Muller begins by telling a story of how he, in what he seems to describe as a fit of 70's-induced wide-eyed idealism, championed the idea of getting juvenile criminals and psychiatric patients set free to return to their homes. The idea was, he says, to fully engage the community in the raising of our children...they would be "free to be cared for by their families, back home where they belonged."

You know the end of the story, of course:
"eager to be useful, we just let them go. Now the nation is awash in lost children, some violent, many in pain. And now they are not first-time offenders, they are multiple felons. We, for our part, now rush to blame them for threatening the safety of our society, and we cannot build prisons fast enough to hold them."

He then goes on to other stories of not thinking through the possible implications of our attempts to be helpful--attempts that tried to help children in Africa that instead helped the warlords who enslaved them, or attempts at improving the food production of a region that seriously imbalanced a fragile equilibrium in the ecosystem.

His next move, given that we're on a Sabbath groove, is to say that if we/they had only taken some Sabbath time to think about the implications of their ideas, they would have done better. This is oversimplifying at best--we can't always see the results of what we intend ahead of time, even with the best planning.

He then moves on to say that the kind of love that raises healthy children requires time. Quantity time and quality time. The kind of time you have if you practice Sabbath.

This, I think, is his conclusion: "Doing good requires more than simply knowing what is wrong. Like God in the creation story, we need Sabbath time to step back, pause, and be quiet enough to recognize what is good."

* * * * *

Here's my fundamental problem with the chapter: I'm honestly sorry that Wayne feels guilty for the unforeseen consequences, and that his hindsight shows him a clearer picture. But I can't agree with him that if he would have just slowed down to think some more, he (and the State of California) would have made the right choice, children in Africa would not have starved... the logical conclusion to his exercise is to not do good at all, or else to do so in such a careful manner as makes no difference.

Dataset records
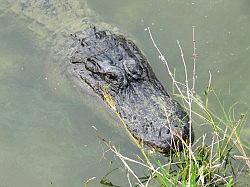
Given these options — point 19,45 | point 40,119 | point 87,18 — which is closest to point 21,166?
point 40,119

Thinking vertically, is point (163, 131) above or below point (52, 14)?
below

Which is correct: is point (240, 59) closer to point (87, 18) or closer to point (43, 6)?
point (87, 18)

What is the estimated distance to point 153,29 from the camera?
20.3 ft

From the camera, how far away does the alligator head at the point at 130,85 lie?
14.7ft

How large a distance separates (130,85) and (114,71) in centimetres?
21

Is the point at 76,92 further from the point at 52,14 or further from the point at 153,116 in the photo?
the point at 52,14

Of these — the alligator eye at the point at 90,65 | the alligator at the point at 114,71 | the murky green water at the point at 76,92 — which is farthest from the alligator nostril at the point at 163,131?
the alligator eye at the point at 90,65

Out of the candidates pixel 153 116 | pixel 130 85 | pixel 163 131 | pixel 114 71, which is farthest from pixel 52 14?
pixel 163 131

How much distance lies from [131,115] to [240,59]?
5.80 ft

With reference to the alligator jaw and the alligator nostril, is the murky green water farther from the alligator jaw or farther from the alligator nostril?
the alligator nostril

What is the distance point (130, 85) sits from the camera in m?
5.06

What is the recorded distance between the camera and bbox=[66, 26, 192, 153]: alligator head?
14.7 ft

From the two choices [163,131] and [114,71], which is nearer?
[163,131]

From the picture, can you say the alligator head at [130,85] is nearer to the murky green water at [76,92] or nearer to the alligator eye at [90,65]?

• Problem: Rewrite the paragraph of the reading passage beginning "He then goes on to other stories" as a shorter list, keeping its main facts. The dataset records are separate material, apart from the reading passage.

• Output of the exercise:
Muller's further stories of helping without thinking through the possible implications:
- Efforts to help children in Africa instead helped the warlords who enslaved them.
- Efforts to improve a region's food production seriously upset a fragile balance in the ecosystem.